To work with external files, LangChain provides data loaders that can be used to load documents from various sources. Combining LLMs with external data is generally referred to as Retrieval Augmented Generation (RAG).

Let's see how we can use the UnstructuredMarkdownLoader to load a document from a Markdown file:

In [None]:
%time
!pip install pypdf --q
!pip install -qqq chromadb==0.4.10 --progress-bar off
!pip install -qqq langchain==0.0.299 --progress-bar off
!pip install -qqq sentence_transformers==2.2.2 --progress-bar off

CPU times: user 3 µs, sys: 0 ns, total: 3 µs
Wall time: 12.6 µs


In [None]:
from langchain.document_loaders import UnstructuredMarkdownLoader
from langchain.document_loaders import PyPDFLoader
from langchain.llms import HuggingFaceHub

loader = PyPDFLoader("/content/attention.pdf")

docs = loader.load()
len(docs)

15

The Markdown file we're loading is the original Attention paper: "Attention is all you need!". Let's see how we can use the RecursiveCharacterTextSplitter to split the document into smaller chunks:

In [None]:
from langchain.text_splitter import RecursiveCharacterTextSplitter

text_splitter = RecursiveCharacterTextSplitter(chunk_size=1024, chunk_overlap=64)
texts = text_splitter.split_documents(docs)
len(texts)

47

Splitting the document into chunks is required due to the limited number of tokens a LLM can look at once (4096 for Llama 2). Next, we'll use the HuggingFaceEmbeddings class to create embeddings for the chunks:

In [None]:
from langchain.embeddings import HuggingFaceEmbeddings

embeddings = HuggingFaceEmbeddings(
    model_name="thenlper/gte-large",
    model_kwargs={"device": "cuda"},
    encode_kwargs={"normalize_embeddings": True},
)

query_result = embeddings.embed_query(texts[0].page_content)
print(len(query_result))

1024


In the spirit of using free tools, we're also using free embeddings hosted by HuggingFace.
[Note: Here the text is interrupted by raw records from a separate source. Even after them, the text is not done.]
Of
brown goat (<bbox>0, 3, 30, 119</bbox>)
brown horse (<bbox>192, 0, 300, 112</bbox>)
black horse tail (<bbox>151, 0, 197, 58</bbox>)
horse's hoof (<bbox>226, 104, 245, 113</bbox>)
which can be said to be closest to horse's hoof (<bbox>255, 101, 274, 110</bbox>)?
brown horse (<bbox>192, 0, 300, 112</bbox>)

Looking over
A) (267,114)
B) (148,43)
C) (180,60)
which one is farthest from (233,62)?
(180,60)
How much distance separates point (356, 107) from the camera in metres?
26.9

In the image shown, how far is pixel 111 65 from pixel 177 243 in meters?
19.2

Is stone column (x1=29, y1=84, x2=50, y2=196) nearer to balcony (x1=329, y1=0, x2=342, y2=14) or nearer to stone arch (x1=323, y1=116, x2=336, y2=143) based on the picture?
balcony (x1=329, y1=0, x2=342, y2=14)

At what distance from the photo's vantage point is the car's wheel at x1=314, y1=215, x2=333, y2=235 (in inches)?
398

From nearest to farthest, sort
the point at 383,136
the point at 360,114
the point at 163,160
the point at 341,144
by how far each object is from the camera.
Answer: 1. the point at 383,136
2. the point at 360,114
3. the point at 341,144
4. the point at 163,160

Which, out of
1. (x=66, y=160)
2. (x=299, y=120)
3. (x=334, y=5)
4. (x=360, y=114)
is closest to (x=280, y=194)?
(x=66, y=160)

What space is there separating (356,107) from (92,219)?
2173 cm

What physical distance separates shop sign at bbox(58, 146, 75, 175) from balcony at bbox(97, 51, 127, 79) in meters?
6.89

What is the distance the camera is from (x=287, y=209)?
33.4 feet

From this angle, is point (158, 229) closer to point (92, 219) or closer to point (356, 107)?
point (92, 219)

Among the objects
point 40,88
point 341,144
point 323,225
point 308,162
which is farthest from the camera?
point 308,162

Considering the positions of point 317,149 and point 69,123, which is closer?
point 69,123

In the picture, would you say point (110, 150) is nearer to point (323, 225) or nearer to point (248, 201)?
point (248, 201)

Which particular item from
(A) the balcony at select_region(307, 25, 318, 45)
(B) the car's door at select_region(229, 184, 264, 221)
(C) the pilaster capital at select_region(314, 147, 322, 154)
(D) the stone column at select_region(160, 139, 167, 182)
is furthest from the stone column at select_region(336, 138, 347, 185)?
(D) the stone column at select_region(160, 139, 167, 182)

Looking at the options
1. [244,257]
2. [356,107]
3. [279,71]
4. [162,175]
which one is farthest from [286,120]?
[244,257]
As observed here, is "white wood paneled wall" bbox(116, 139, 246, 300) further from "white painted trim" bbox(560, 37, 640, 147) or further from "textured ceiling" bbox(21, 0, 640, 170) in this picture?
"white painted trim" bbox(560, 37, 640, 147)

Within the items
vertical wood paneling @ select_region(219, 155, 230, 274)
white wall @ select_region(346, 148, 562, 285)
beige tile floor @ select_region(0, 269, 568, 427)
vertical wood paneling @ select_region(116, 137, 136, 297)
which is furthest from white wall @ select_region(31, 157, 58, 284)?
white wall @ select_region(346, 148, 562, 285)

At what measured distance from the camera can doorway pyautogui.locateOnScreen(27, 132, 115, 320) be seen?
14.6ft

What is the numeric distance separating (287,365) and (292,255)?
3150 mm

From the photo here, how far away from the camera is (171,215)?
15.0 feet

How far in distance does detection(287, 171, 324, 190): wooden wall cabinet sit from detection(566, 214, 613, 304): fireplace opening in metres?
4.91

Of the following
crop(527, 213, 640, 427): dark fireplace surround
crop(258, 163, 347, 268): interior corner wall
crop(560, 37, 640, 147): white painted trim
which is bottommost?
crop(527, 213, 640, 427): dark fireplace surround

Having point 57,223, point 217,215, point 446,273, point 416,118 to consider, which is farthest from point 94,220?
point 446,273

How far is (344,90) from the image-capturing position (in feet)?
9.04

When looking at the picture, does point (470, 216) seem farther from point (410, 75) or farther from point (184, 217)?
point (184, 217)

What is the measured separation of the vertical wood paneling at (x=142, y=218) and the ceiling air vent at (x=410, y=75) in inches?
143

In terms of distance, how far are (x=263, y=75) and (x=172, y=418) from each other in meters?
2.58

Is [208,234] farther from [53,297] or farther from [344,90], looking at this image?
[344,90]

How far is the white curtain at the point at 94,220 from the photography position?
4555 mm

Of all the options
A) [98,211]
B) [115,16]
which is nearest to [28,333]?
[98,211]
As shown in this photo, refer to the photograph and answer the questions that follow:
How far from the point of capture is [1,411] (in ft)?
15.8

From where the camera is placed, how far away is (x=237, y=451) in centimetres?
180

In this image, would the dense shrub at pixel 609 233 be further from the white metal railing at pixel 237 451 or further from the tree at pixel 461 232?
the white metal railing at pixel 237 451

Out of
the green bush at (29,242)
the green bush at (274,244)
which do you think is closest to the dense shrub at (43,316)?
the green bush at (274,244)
We'll use Chroma database to store/cache the embeddings and make it easy to search them:

To combine the LLM with the database, we'll use the RetrievalQA chain:

In [None]:
from langchain.vectorstores import Chroma

db = Chroma.from_documents(texts, embeddings, persist_directory="db")
results = db.similarity_search("Transformer models", k=2)
print(results[0].page_content)

6.2 Model Variations
To evaluate the importance of different components of the Transformer, we varied our base model
in different ways, measuring the change in performance on English-to-German translation on the
5We used values of 2.8, 3.7, 6.0 and 9.5 TFLOPS for K80, K40, M40 and P100, respectively.
8


In [None]:
# get a token: https://huggingface.co/docs/api-inference/quicktour#get-your-api-token

from getpass import getpass

HUGGINGFACEHUB_API_TOKEN = getpass()

··········


In [None]:
import os

os.environ["HUGGINGFACEHUB_API_TOKEN"] = HUGGINGFACEHUB_API_TOKEN

In [None]:
# We are using Mistral-7B for this question answering
repo_id = "mistralai/Mistral-7B-v0.1"

llm = HuggingFaceHub(repo_id=repo_id, model_kwargs={"temperature":0.2, "max_new_tokens":100})



In [None]:
from langchain.chains import RetrievalQA
from langchain import PromptTemplate

template = """
<s>[INST] <<SYS>>
Act as a ML expert. Use the following information to answer the question at the end.
<</SYS>>

{context}

{question} [/INST]
"""

prompt = PromptTemplate(template=template, input_variables=["context", "question"])


qa_chain = RetrievalQA.from_chain_type(
    llm=llm,
    chain_type="stuff",
    retriever=db.as_retriever(search_kwargs={"k": 2}),
    return_source_documents=True,
    chain_type_kwargs={"prompt": prompt},
)

result = qa_chain(
    "How does attention solves the deep learning problem? Explain like I am five."
)
print(result["result"].strip())

[SOL]
Attention solves the deep learning problem by allowing the model to focus on specific parts of the input
data that are most relevant to the task at hand. This is achieved by assigning different weights to
different parts of the input, based on their importance.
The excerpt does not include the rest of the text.